What I would like is to build a collection of these (including the other ones you linked to) set up as doctest-based exercises that could be used with Crunchy. With a "complete set", I could see Python being even more widely adopted as a first programming language.

André said...

I just started a separate project located at http://code.google.com/p/doctests to collect problem sets. When I have a few more than I have now (and with commentaries as suggested by Alex), I will most likely write a separate blog post about it.

Anand said...

I have written a python tutorial with lot of problems. You may like them.

http://pythonprogramming.jottit.com

André said...

Anand:

Do I have your permission to make a copy of your problems in separate pages (like I started to do for the Prolog problems) to be used as doctest-based problems with Crunchy?

Anand said...

Yes. Feel free to copy any of those problems.

I haven't seen your prolog problems. Where are they?

Anand said...

Have to seen Eloquent Javascript[1]?

[1]: http://eloquentjavascript.net/

I liked its interface very much. It will be very useful to have a some utility like that to make python tutorials.

Btw, is there any reason for writing use your own web handling code.

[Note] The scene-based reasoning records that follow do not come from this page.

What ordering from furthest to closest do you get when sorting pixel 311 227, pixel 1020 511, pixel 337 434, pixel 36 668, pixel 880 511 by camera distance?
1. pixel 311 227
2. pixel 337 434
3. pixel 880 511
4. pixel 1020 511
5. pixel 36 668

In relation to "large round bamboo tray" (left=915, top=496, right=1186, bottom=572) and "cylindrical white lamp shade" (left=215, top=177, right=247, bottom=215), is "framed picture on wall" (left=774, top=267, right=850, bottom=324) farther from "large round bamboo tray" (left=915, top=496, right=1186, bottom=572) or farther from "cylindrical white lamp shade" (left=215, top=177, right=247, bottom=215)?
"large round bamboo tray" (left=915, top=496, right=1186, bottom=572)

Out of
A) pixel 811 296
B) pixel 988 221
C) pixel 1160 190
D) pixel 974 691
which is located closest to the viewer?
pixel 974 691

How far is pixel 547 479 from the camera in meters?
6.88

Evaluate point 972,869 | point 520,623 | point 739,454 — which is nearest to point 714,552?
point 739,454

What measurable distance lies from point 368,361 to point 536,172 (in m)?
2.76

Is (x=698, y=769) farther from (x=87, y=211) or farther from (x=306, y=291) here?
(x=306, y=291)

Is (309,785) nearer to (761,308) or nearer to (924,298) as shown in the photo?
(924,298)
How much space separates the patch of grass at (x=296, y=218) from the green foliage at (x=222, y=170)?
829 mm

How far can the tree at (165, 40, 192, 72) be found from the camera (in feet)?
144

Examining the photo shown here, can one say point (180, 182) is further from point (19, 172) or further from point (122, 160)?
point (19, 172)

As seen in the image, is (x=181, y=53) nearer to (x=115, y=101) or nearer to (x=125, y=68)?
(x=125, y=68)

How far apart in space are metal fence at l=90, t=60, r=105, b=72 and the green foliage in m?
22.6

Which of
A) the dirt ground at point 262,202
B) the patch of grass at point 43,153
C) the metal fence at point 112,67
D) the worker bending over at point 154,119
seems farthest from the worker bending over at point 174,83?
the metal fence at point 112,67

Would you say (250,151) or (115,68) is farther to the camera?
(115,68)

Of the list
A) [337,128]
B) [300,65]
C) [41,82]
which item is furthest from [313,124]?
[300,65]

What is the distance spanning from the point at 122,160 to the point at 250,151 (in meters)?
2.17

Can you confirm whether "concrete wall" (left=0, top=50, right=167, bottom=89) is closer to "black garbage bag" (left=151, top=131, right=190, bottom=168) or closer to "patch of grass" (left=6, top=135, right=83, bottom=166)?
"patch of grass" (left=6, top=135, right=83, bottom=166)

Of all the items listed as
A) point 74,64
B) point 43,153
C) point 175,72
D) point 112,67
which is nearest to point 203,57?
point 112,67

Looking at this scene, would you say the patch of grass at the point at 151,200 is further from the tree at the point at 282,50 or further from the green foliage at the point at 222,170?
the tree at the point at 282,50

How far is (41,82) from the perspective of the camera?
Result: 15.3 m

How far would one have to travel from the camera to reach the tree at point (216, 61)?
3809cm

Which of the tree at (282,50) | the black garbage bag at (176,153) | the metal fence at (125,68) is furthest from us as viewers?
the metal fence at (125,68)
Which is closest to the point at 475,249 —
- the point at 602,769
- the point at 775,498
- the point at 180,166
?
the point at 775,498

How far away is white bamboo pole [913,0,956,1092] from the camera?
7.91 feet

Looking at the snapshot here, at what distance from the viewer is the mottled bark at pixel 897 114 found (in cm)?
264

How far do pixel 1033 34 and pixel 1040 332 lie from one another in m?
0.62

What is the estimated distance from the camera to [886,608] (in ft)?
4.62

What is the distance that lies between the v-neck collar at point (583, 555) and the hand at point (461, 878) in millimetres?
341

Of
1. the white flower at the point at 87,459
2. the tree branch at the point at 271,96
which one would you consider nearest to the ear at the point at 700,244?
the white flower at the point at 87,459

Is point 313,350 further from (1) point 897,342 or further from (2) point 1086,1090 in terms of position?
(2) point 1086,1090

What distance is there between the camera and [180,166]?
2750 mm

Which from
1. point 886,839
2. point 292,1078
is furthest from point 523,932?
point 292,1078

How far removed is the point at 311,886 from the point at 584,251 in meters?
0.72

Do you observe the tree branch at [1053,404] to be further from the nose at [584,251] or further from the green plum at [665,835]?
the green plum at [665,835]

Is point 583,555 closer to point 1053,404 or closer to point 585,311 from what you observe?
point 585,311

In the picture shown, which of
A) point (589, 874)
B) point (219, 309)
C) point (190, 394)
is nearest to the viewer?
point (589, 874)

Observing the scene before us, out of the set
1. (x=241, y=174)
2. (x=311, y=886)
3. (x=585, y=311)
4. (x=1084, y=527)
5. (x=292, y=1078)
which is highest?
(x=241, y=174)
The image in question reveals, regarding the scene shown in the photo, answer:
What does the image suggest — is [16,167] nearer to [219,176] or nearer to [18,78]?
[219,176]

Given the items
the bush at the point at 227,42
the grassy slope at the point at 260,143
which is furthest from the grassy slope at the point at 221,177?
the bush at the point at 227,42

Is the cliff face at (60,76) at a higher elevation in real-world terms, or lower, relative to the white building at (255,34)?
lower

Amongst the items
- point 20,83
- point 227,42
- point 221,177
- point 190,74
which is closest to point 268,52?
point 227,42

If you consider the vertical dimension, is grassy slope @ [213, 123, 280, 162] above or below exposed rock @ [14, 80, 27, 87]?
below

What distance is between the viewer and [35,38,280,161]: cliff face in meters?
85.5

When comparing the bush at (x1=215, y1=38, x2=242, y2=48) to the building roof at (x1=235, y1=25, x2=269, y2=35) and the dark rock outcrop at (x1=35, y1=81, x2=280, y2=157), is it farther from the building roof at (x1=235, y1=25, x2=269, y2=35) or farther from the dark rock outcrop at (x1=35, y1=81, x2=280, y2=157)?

I would recommend using web.py.

André said...

Anand:

First, thanks for your permission.

The Prolog problems I refer to are the ones I mentioned on the blog post. I've started adapting them for Python - as I mentioned.

Regarding the javascript site you mentioned, I referred to it in a
previous post
. Crunchy can do the same ... and more.

Regarding "web.py", we've tried to design Crunchy so that it has as little external dependency as possible. When we started working on Crunchy, I do not believe that web.py had been created yet. Furthermore, web.py appears to be more for creating static web sites. Crunchy does not create web sites; it fetches pre-existing pages (even from external sites like python.org, either in html or reStructuredText format), process them and displays them in the browser. From the little I have read, web.py appears to be designed to use a database.

Anand said...

No, web.py can be used without any database.
web.py doesn't have any external dependencies, so you can package it
along with your application.

I am the lead developer and maintainer of web.py, you can trust me.

André said...

Anand: Thanks for the info; I trust you :-)

What would be the advantage of replacing the current Crunchy modules used as simple web server with web.py?

(If it ain't broke ...)

Alex said...

Somebody created an appropriate wikipage and I've been adding some solutions there (and discussion, but only for problem seven) -- so, solutions up to 25 can be found at http://wiki.python.org/moin/ProblemSets/99_Prolog_Problems_Solutions (and freely reused, of course, so feel free to use them as basis of a Crunchy or whatever, with attribution please). Would be nice to add discussion, expand 1-6 (which are now just a pointer to that .zip, not optimally easy to read for somebody reading the web on their phone say;-), etc, but I think that the first priority is having all solutions up there;)

Alex

André said...

Thanks Alex.

Attribution, in general, is going to be a bit tricky since it anyone can use the wiki (and I don't know of a way to retrieve the history of changes with authors). However, I have made a note of what you wrote.

Anonymous said...

I've already done the first 60 though I think some of the solutions on the wiki defeat the mission statement of the prolog problems: Clarity, Efficiency, and not using built ins, I translated this into not using any import statements and in general just using basic types (tuples, lists, dictionaries) along with recursion, generators, decisions sequences and loops.

André said...

anonymous:

I would be very interested in getting your solutions - I like the idea of not using any imports as well.

Anonymous said...

I'll give you (or post) my solutions when I am done, I am currently on #67

David said...

I had a go at the first 10. I'm a newbie Python coder though :)

el-tramo.be said...

Once you're done with these easy problems, maybe it's challenging to tackle the (Prolog) problems from The First 10 Prolog Programming Contests.